▶ **PAGE TEXT**:
----
Posted: Nov 29, 2004 7:18 PM
> What you seem to be saying, is that if there's not a
> readily available DSL for something, then writing it in a
> GPPL may give a less explicit intent-revealing code, as
> the language may not have good support for the
> abstractions you'd like to create.
> So, what's new?
(A) On the part that you've restated, not much per se. I will quibble with your use of the term "abstractions". The point I'm making is about the *language*. That is, whether you're consciously creating e.g., a DSL interpreter or implementing some fancy OOD or building things bottom up or whatever, you are creating and manipulating multiple languages.
(B) GPPLs are just one facet that I'm talking about. W.r.t. GPPLs, one of my points is that they have had a very large effect on how we *think* of creating solutions. Design patterns, OOD, frameworks, AOP, methodologies, etc. are all attempts at trying to get a grip on the languages.
> If you want to create a DSL for every domain (or domains)
> your system is involved with, that may be quite a lot more
> work than using a GPPL, if that works fairly well.
Well, not to put to fine a point on it but looking at the software world now that we have some bit of experience and I've got to ask:
How are those GPPLs working out for you?
We've got unbelievably bad failure rates, piss poor reuse, poor ability to respond to change, wretched robustness, security? what's that?, etc. ad nauseum.
All of the various things that we've been trying have been attempts to come to grips with the nature of the problems that we're trying to solve. Languages, however implicit and unconcious, are how we actually mediate their solution.
> The comparison is similar to using libraries, or writing
> your own code.
> If this is what you're talking about, then - as a start -
> I may understand what the issue is. However, as you
> haven't (intentionally) revealed what you may suggest as
> an improvement of this situation, much more can't be said
> about your blog at this point.
I ain't trying to sell you anything. I'm just trying to point out (a very clear and simple fact) that for a lot of reasons, we've been lost because we have not focused on the fact that what we're really doing when we program is creating and manipulating languages (so as to create and transform relationships). That's it. What you do with that knowledge is, of course, completely your business.
[... "meta" languages ...]
> You mention using TCL to create interpreters - IOW using
> TCL as a meta-language (a language to create a language),
> so aren't we talking about the same thing?
----
▶ **TASKS TO PERFORM**:
**a.** In the forum post on programming languages, list the things it names as attempts at trying to get a grip on the languages.
**b.** Continue the forum post on programming languages with the poster's reply to the last quoted question.

(Data records)
----
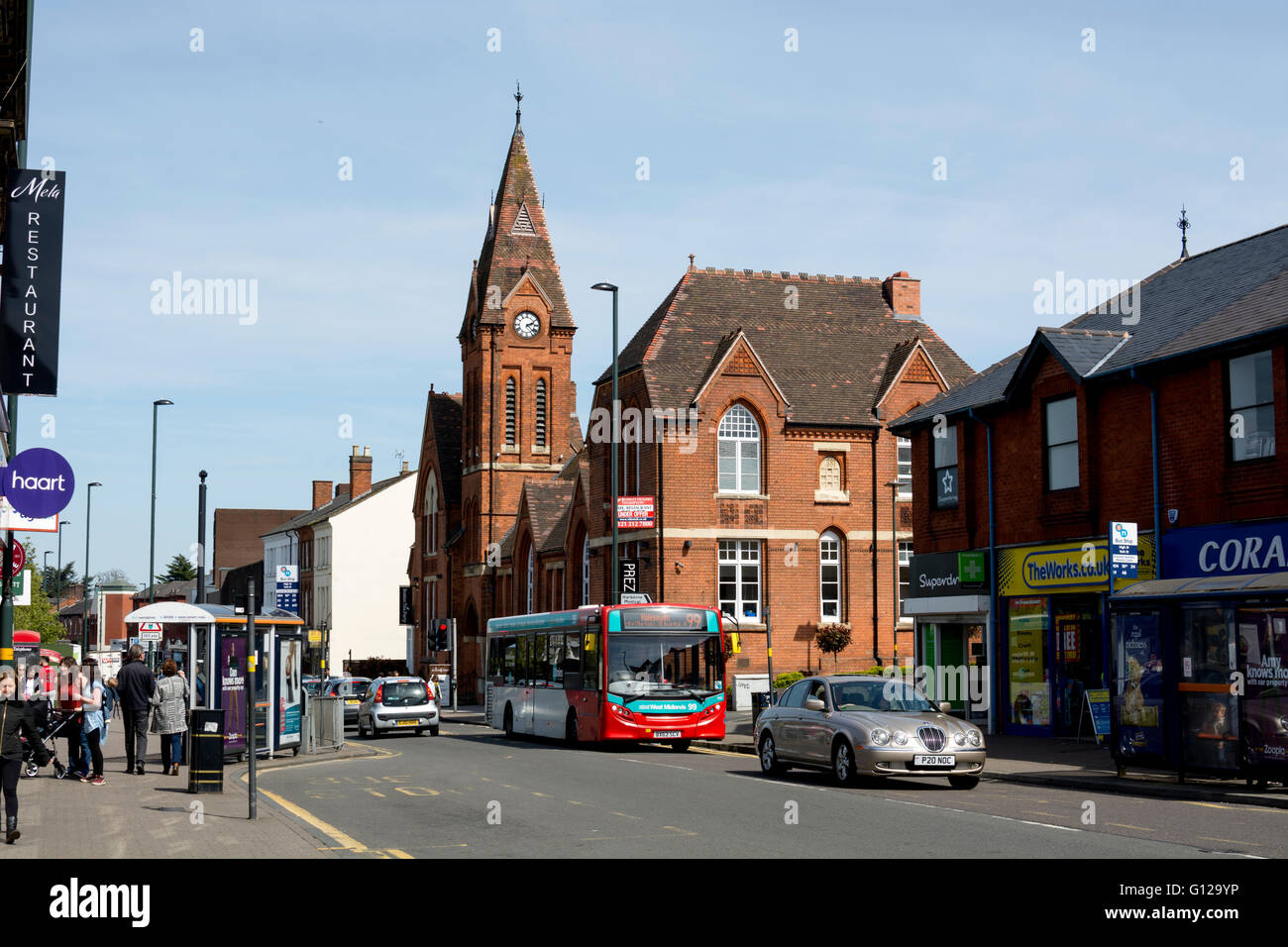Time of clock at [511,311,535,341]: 2:22
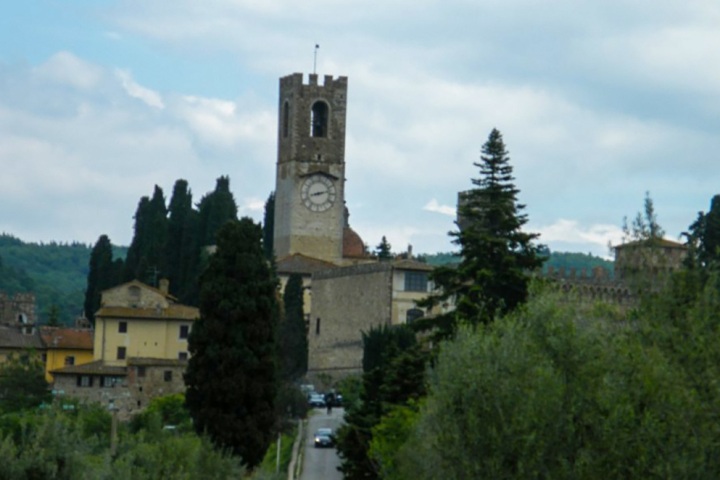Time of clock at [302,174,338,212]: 8:12
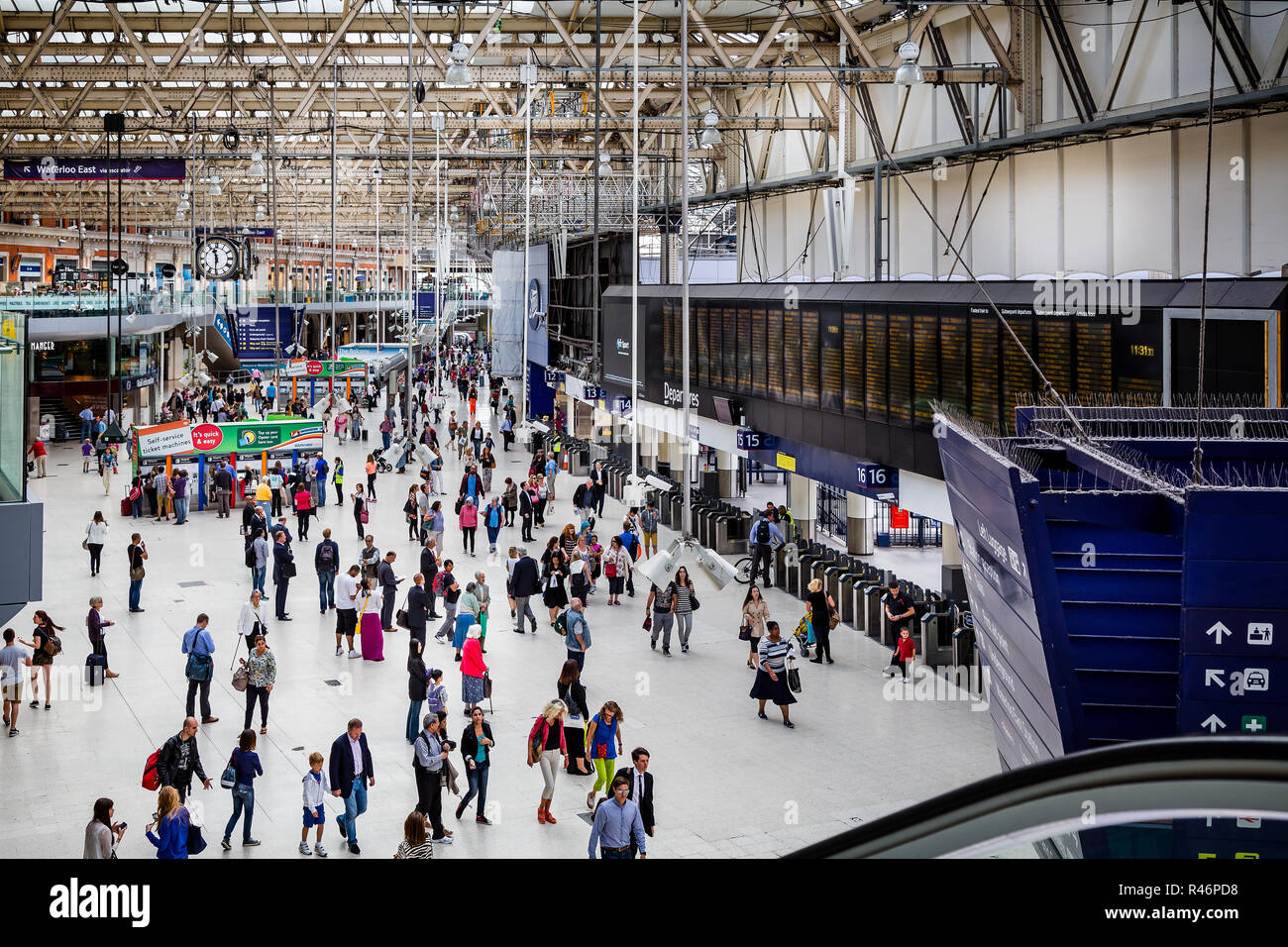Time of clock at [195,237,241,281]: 11:31
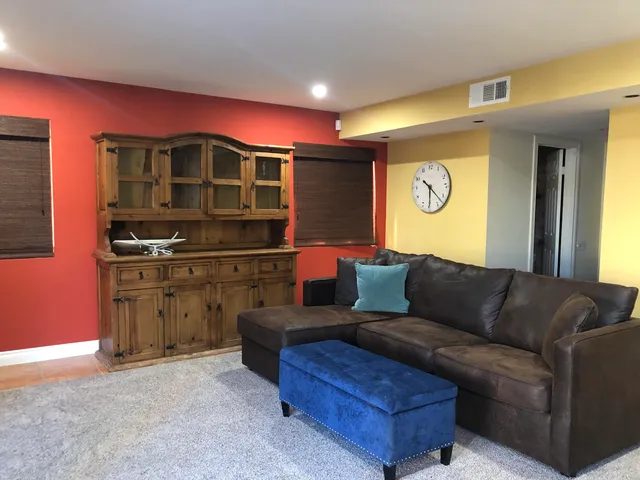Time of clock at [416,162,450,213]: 10:30
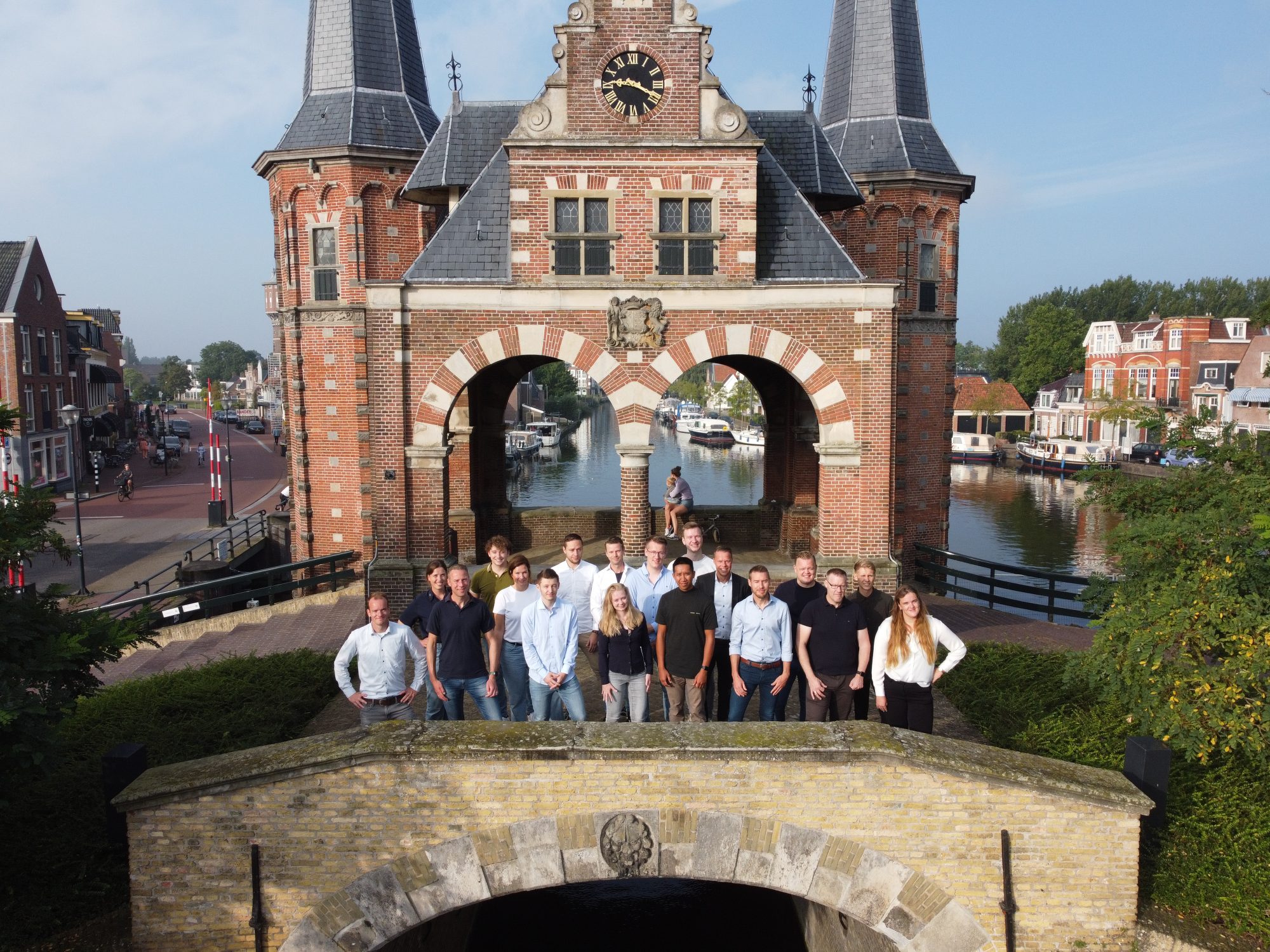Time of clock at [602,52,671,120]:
----
▶ **RESPONSES IN ORDER**:
**a.** Design patterns, OOD, frameworks, AOP, methodologies

**b.**
No, I'm talking about using Tcl as a base language (for example) so that people don't e.g., need to learn 8 bazillian different syntax's (one for each custom language) and their weird rules (and poor implementations, etc). I brought this up as an example that there is a wide continuum .
Hmm... Though, given your question, you seem to be using the term "meta language" to mean something a bit different than its usual meaning. A grammar based language such as ANTLR is a language for creating languages but it's not a "meta" language. Hygienic macros, on the other hand, are facilities in some GPPLs which allow for the extension of the GPPL itself -- that's meta.
> > There are plently
> > of examples of successful, powerful, useful little
> > languages.
> Indeed, yes. However, as you move towards specialisation,
> the domain they may be useful for also narrows. This could
> lead to an "explosion" of DSLs, if we'd like to use one
> for each domain. Then, there's their interaction. As well
> as practical issues, such as who will develop them (if
> they only cover a niche). Unless, that is, users may
> construct their own DSL, IOW a meta-language.
But that's part of the point... Everything that you're doing as a programmer is creating and manipulating languages (whether you're conscious of it or not). The perennial battle between the mathematician perspective and the hardware leverage perspective has obscured this most critical fact. Of course the question of "now, what are we going to do about it is important" but if there's no understanding of where we are and where we've been then I fear we're doomed to more fumbling about.
[... more and more popular scripting languages ...]
> I don't get much out of this argument. Most of the
> "scripting languages" in wide use is general-purpose, e.g.
> Perl, Python, PHP, various Lisp dialects, etc. There may
> be more specialised scripting languages in some systems,
> but even they tend to be fairly general (Visual Basic,
I'm confused by your confusion. I pointed those out as examples of the trend that people are starting to open up to (and even prefer) such little languages even for fairly large and complex tasks. It's just one trend out of many wherein people are (starting) thinking about the mismatch between the GPPL's and the languages that they are actually building in their systems.
[... Tcl's safe interpreters ...]
> Can you suggest a link for this?
A man page to start at is: http://tcl.tk/man/tcl8.4/TclCmd/safe.htm
> P.S. I'm still wondering what "ITLS" is supposed to mean,
> but maybe that's TBA, as well...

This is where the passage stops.